MNP representation in vcf output

migbro commented 5 years ago

I am working on creating consensus calls in which we use lancet as one of our callers. While working on the issue of MNPs, I noticed that, from lancet, MNP calls include the leading reference base on all calla, meaning a phased call of CA -> GC would be output as TCA -> TGC. This causes some issues in consensus calling, since Mutect2 and VarDict would not include that leading reference base. It also threw off our benchmarking number before this, as similarly , in the truth set, without an adjustment, it would cause MNPs to be seen as misses, when they were indeed hits. Lastly, it also cases a problem using annotation, for instance, an unadjusted call like

11	124440144	GGG	GAA	MODERATE	OR8A1

Would have no SIFT prediction, while after adjustment:

11	124440145	GG	AA	MODERATE	OR8A1

Would have a SIFT annotation of deleterious(0)
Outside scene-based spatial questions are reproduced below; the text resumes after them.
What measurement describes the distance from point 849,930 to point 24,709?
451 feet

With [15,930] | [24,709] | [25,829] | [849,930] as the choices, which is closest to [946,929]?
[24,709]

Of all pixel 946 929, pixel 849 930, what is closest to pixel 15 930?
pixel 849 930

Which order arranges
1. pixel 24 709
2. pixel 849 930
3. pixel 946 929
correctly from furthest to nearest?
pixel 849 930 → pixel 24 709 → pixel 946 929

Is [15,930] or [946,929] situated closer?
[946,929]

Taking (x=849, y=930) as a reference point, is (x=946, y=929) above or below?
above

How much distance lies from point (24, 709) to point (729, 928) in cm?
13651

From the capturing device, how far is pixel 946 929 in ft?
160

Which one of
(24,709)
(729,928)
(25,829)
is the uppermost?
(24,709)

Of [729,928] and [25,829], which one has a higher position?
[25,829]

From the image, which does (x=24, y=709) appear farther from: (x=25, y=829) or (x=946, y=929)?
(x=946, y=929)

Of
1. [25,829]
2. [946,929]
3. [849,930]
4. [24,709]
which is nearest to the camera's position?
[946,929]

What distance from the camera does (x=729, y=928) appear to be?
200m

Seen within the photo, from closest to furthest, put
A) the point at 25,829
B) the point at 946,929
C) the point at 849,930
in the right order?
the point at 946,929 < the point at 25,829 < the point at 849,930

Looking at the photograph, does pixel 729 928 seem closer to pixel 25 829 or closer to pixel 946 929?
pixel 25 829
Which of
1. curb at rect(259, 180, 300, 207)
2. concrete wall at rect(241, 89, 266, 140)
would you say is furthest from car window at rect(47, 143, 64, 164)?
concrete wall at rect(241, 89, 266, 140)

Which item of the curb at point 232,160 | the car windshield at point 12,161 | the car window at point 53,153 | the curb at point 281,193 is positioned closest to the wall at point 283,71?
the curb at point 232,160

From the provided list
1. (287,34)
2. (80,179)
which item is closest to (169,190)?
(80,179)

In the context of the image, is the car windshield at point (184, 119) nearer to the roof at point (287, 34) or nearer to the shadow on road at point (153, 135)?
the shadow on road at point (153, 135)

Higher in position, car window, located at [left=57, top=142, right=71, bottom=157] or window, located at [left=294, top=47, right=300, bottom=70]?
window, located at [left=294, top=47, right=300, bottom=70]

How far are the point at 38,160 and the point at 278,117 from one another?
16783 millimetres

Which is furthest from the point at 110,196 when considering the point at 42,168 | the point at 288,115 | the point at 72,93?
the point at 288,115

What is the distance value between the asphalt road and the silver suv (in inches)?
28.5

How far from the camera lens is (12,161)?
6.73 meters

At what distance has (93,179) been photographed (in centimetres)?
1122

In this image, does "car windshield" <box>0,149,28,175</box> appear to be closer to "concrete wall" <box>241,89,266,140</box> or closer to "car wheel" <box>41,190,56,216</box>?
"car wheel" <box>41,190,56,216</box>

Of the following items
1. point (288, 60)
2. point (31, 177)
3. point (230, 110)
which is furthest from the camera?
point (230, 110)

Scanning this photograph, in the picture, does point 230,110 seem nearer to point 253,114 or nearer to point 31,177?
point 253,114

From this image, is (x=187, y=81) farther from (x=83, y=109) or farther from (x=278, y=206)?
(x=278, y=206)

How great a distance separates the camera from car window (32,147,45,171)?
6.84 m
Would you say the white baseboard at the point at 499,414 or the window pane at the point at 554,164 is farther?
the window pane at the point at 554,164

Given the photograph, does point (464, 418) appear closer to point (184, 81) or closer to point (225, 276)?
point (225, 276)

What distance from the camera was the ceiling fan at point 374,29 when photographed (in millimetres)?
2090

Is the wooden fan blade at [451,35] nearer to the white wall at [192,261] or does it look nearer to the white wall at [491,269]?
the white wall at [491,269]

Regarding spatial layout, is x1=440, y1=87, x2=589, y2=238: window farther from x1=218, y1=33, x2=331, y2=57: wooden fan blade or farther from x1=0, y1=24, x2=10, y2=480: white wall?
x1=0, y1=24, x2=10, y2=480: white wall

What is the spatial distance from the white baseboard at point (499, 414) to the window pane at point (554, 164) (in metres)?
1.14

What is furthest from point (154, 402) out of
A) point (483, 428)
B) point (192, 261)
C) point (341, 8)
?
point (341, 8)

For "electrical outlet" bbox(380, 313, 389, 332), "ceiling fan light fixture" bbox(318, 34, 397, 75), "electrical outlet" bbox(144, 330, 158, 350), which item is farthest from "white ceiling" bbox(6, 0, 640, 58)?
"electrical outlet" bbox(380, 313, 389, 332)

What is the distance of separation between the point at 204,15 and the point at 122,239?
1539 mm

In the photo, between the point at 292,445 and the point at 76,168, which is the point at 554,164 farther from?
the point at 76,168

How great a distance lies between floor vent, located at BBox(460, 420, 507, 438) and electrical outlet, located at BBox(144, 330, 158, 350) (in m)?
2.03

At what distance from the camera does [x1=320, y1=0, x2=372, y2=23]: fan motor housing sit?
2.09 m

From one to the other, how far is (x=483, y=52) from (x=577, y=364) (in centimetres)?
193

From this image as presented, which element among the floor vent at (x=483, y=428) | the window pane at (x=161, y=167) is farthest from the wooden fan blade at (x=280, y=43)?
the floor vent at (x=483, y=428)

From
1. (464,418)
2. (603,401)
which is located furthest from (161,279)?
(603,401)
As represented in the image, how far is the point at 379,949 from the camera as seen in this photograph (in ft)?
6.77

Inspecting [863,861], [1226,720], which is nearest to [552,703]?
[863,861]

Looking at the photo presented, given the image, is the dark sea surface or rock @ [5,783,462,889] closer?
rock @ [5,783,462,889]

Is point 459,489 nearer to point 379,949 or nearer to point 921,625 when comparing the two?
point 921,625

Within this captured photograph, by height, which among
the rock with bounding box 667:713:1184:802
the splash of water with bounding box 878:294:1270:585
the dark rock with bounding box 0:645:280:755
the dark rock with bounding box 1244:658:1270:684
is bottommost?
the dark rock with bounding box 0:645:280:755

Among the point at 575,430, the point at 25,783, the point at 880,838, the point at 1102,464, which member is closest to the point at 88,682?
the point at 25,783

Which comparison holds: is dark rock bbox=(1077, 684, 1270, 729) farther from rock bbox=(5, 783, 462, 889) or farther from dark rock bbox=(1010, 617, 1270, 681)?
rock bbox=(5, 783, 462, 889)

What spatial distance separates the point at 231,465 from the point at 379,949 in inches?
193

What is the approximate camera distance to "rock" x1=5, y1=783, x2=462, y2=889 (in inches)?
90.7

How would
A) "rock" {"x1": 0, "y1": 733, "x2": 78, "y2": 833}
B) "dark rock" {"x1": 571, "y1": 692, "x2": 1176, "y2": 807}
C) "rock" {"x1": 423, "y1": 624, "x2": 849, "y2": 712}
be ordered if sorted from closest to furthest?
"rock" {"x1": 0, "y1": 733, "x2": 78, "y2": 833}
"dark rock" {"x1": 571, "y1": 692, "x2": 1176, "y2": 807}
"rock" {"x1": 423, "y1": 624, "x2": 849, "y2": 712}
I can easily make this adjustment myself, but I am curious as to why lancet represents MNPs this way. I am a fan of the caller by the way, and hope this question helps make it better!

gnarzisi commented 4 years ago

Thank you for your feedback. Glad to hear that you are a fan of the tool !

There is no specific reason why we adopted this format except for the fact that we were treating these multi-base mutations similarly to indels, for which the VCF format indeed requires to add the preceding base. I agree with you that it would be more convenient to remove the leading base for those to simplify comparisons to other callers. We will add this feature request to the next release of the software.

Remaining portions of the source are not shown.